**ЗАДАНИЕ A**
В каком году, согласно фрагменту документа о крестовых походах, турки взяли Адрианополь?

*** ФРАГМЕНТ ДОКУМЕНТА ***

Крестовый поход! Иерусалим! — вот что было тогда величайшим политическим устремлением, неразрывно связанным с рыцарским идеалом. Именно так все еще формулировалась эта мысль, которая как высшая политическая идея приковывала к себе взоры европейских государей и попрежнему побуждала их к действию. Налицо был странный контраст между реальными политическими интересами — и отвлеченной идеей. Перед христианским миром XIV—XV вв. с беспощадной необходимостью стоял восточный вопрос: отражение турок, которые уже взяли Адрианополь (1378 г.) и уничтожили Сербское королевство (1389 г.). Над Балканами нависла опасность. Но первоочередная, наиболее неотложная политика европейских дворов все еще определялась идеей крестовых походов. Турецкий вопрос воспринимался не более как часть великой священной задачи, которую не смогли выполнить предки: освобождение Иерусалима.

*** ЗАПИСИ ***

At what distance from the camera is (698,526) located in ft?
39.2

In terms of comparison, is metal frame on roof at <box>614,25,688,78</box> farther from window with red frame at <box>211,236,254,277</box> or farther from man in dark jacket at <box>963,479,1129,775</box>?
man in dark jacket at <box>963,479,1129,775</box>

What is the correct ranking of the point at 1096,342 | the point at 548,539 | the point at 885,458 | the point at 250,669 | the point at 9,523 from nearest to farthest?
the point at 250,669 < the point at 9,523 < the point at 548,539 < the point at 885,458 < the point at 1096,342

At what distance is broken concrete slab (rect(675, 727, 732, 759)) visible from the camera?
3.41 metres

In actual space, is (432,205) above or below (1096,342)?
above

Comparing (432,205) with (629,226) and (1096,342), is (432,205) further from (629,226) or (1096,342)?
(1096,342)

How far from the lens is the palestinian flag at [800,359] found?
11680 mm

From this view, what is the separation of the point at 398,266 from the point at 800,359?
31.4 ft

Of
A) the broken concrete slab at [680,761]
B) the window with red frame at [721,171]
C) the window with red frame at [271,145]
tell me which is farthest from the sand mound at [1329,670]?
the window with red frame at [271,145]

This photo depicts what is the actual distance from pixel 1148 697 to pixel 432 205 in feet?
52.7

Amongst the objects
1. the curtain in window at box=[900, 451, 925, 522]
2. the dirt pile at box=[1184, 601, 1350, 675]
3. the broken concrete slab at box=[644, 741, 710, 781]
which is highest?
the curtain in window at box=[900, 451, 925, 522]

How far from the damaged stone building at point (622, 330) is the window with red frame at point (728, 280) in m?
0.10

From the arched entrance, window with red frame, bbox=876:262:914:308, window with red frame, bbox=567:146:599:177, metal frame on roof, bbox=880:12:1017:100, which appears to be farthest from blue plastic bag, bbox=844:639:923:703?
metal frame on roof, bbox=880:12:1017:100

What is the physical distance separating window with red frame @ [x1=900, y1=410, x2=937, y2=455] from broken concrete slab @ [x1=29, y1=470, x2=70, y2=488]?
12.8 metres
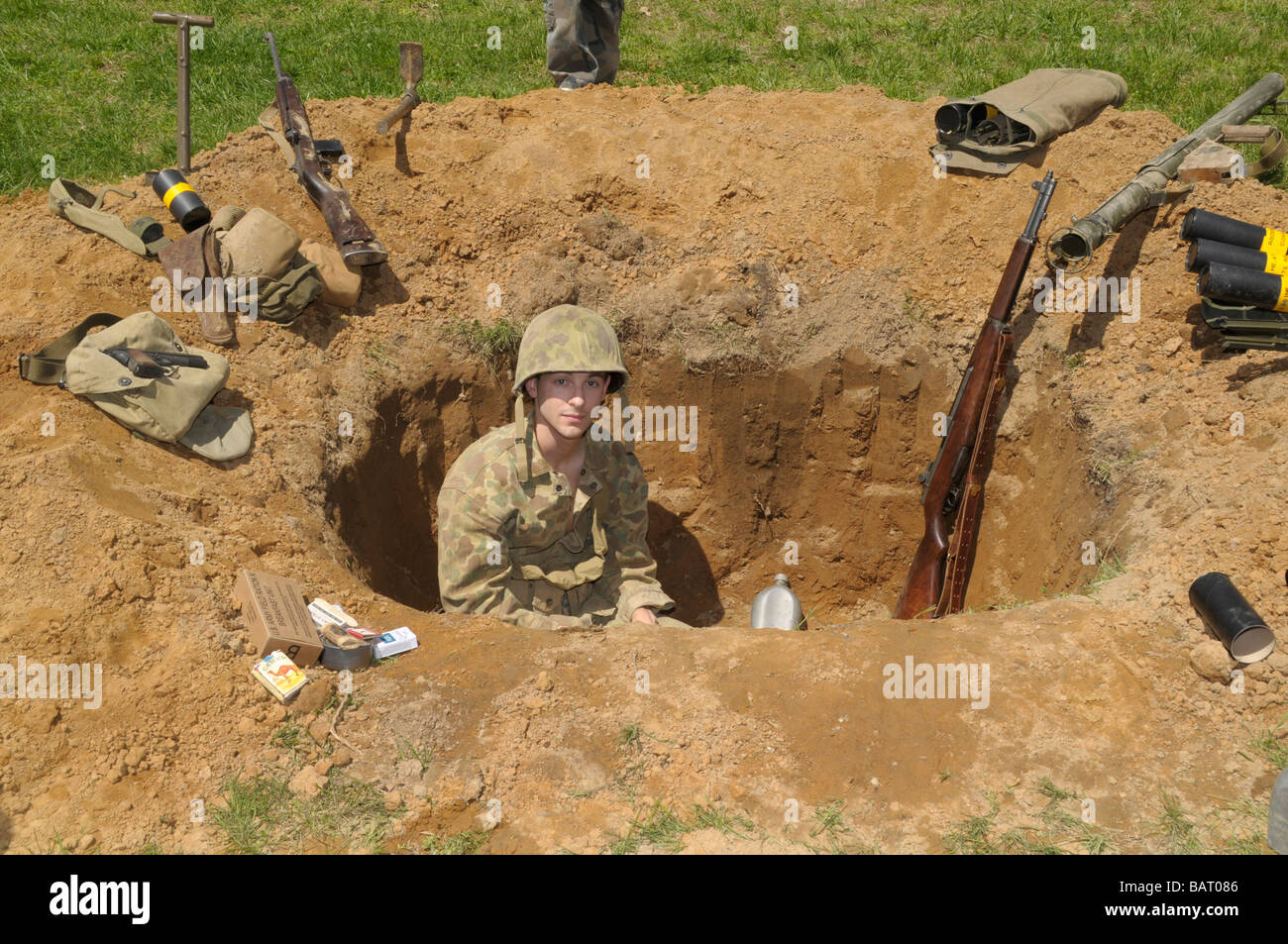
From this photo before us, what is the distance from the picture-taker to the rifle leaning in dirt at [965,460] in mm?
6156

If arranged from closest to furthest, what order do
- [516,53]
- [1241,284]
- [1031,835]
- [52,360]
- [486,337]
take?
[1031,835] < [52,360] < [1241,284] < [486,337] < [516,53]

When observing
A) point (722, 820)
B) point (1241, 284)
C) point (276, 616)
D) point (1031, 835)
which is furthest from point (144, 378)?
point (1241, 284)

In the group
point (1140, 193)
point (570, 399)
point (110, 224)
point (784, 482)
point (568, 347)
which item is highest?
point (1140, 193)

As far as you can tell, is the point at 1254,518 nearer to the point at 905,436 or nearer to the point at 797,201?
the point at 905,436

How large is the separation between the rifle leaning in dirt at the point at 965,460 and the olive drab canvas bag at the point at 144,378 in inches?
144

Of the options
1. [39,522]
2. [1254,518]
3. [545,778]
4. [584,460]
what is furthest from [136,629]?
[1254,518]

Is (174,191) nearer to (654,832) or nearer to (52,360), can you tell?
Result: (52,360)

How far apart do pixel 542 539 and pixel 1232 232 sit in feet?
12.6

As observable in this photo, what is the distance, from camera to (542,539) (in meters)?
5.61

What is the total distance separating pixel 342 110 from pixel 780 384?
335 cm

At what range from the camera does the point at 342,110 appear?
721 centimetres

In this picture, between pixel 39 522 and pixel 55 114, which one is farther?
pixel 55 114

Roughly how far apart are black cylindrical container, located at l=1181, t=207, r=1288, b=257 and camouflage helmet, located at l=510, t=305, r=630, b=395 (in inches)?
122

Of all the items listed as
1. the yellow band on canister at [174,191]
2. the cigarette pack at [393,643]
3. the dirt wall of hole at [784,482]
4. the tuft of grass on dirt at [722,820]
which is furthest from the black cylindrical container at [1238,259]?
the yellow band on canister at [174,191]
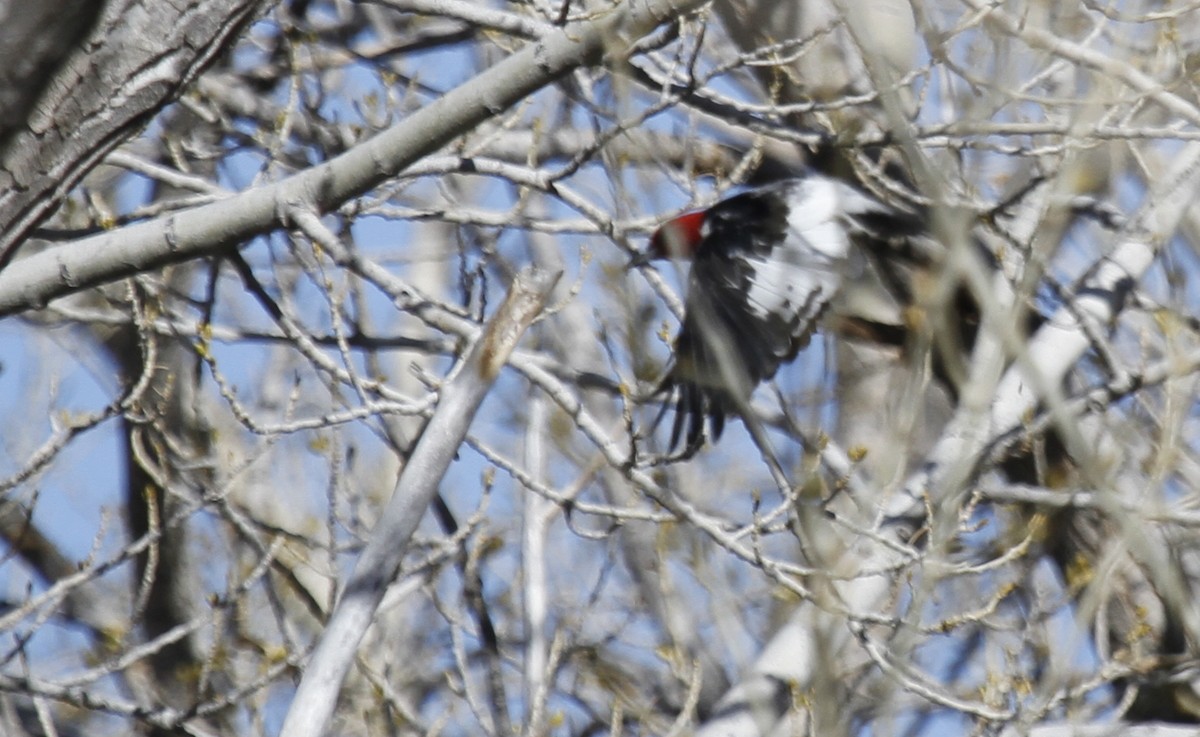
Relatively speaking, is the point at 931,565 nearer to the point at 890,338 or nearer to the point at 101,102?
the point at 101,102

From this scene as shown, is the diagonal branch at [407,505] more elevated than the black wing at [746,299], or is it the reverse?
the black wing at [746,299]

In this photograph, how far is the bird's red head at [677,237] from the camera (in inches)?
95.3

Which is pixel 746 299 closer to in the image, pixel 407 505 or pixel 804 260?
pixel 804 260

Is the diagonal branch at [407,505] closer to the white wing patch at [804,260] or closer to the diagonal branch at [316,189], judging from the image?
the diagonal branch at [316,189]

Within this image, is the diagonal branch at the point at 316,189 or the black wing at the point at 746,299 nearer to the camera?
the diagonal branch at the point at 316,189

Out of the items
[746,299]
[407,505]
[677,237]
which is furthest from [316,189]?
[746,299]

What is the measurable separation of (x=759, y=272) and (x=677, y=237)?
9.22 ft

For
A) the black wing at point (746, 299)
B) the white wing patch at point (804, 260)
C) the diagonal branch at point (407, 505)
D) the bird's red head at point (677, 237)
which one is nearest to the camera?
the bird's red head at point (677, 237)

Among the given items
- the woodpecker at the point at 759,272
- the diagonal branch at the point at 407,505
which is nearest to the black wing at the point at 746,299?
the woodpecker at the point at 759,272

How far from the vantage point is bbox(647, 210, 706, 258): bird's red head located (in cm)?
242

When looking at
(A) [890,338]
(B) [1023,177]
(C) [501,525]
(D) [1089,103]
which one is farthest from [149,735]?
(D) [1089,103]

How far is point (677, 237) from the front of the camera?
7.80 ft

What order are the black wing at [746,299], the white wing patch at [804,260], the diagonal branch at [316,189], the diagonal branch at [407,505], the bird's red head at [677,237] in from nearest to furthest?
the bird's red head at [677,237]
the diagonal branch at [407,505]
the diagonal branch at [316,189]
the black wing at [746,299]
the white wing patch at [804,260]

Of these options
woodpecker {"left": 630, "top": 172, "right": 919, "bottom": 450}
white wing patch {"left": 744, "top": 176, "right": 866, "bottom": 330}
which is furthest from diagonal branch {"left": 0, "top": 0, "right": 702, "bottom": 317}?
white wing patch {"left": 744, "top": 176, "right": 866, "bottom": 330}
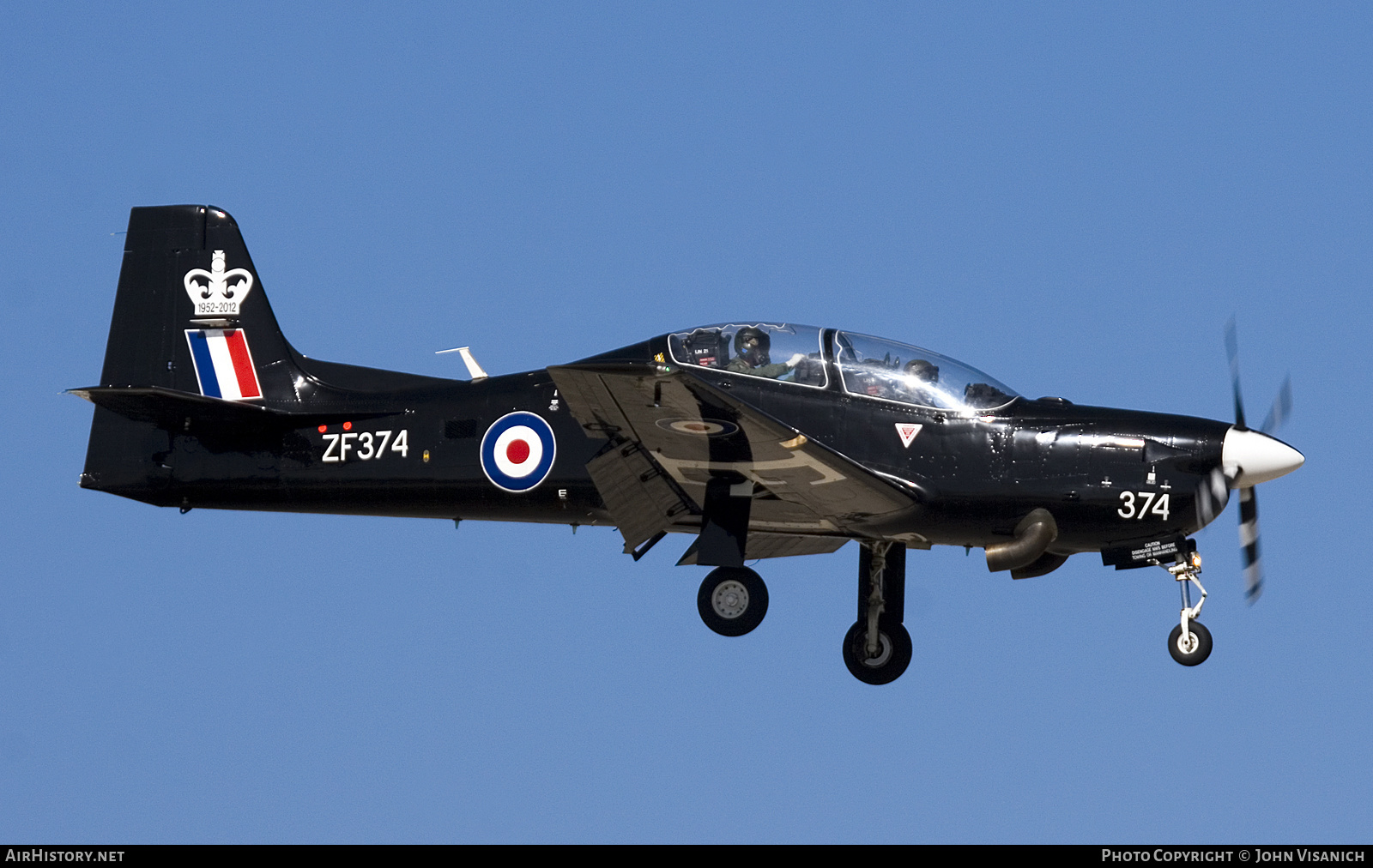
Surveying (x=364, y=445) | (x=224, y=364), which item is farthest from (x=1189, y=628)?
(x=224, y=364)

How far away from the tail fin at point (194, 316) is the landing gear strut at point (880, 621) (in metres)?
6.05

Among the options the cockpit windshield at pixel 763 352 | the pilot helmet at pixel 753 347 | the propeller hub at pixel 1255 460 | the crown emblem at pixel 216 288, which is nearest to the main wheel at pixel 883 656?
the cockpit windshield at pixel 763 352

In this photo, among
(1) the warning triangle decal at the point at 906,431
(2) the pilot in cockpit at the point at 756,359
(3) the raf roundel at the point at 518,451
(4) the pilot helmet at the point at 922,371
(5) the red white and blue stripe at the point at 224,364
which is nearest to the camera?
(1) the warning triangle decal at the point at 906,431

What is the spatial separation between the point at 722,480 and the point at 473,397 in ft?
8.89

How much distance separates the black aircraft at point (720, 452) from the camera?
1648 centimetres

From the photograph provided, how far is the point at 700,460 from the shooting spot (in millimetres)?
16812

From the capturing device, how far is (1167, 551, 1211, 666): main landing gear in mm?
16391

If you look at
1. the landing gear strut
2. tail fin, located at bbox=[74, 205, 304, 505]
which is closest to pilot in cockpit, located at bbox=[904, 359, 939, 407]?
the landing gear strut

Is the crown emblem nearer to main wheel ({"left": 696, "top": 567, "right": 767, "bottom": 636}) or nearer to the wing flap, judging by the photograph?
the wing flap

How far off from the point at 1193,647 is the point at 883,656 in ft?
9.52

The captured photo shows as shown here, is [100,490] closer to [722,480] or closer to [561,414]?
[561,414]

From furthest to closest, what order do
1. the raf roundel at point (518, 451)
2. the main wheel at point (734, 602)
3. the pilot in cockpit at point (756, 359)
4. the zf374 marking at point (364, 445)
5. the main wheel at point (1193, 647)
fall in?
the zf374 marking at point (364, 445)
the raf roundel at point (518, 451)
the main wheel at point (734, 602)
the pilot in cockpit at point (756, 359)
the main wheel at point (1193, 647)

***

**ЗАДАНИЕ B**
Оформите в виде таблицы Markdown строки записей от строки, содержащей «From the capturing», до конца записей включительно, с колонками «№» (номер строки по порядку) и «Строка». Пустые строки не включайте.

**ПОЛНЫЙ ОТВЕТ A**
В 1378 году.

**ПОЛНЫЙ ОТВЕТ B**
| № | Строка |
|---|---|
| 1 | From the capturing device, how far is (1167, 551, 1211, 666): main landing gear in mm? |
| 2 | 16391 |
| 3 | If you look at |
| 4 | 1. the landing gear strut |
| 5 | 2. tail fin, located at bbox=[74, 205, 304, 505] |
| 6 | which is closest to pilot in cockpit, located at bbox=[904, 359, 939, 407]? |
| 7 | the landing gear strut |
| 8 | Is the crown emblem nearer to main wheel ({"left": 696, "top": 567, "right": 767, "bottom": 636}) or nearer to the wing flap, judging by the photograph? |
| 9 | the wing flap |
| 10 | How far off from the point at 1193,647 is the point at 883,656 in ft? |
| 11 | 9.52 |
| 12 | The captured photo shows as shown here, is [100,490] closer to [722,480] or closer to [561,414]? |
| 13 | [561,414] |
| 14 | From furthest to closest, what order do |
| 15 | 1. the raf roundel at point (518, 451) |
| 16 | 2. the main wheel at point (734, 602) |
| 17 | 3. the pilot in cockpit at point (756, 359) |
| 18 | 4. the zf374 marking at point (364, 445) |
| 19 | 5. the main wheel at point (1193, 647) |
| 20 | fall in? |
| 21 | the zf374 marking at point (364, 445) |
| 22 | the raf roundel at point (518, 451) |
| 23 | the main wheel at point (734, 602) |
| 24 | the pilot in cockpit at point (756, 359) |
| 25 | the main wheel at point (1193, 647) |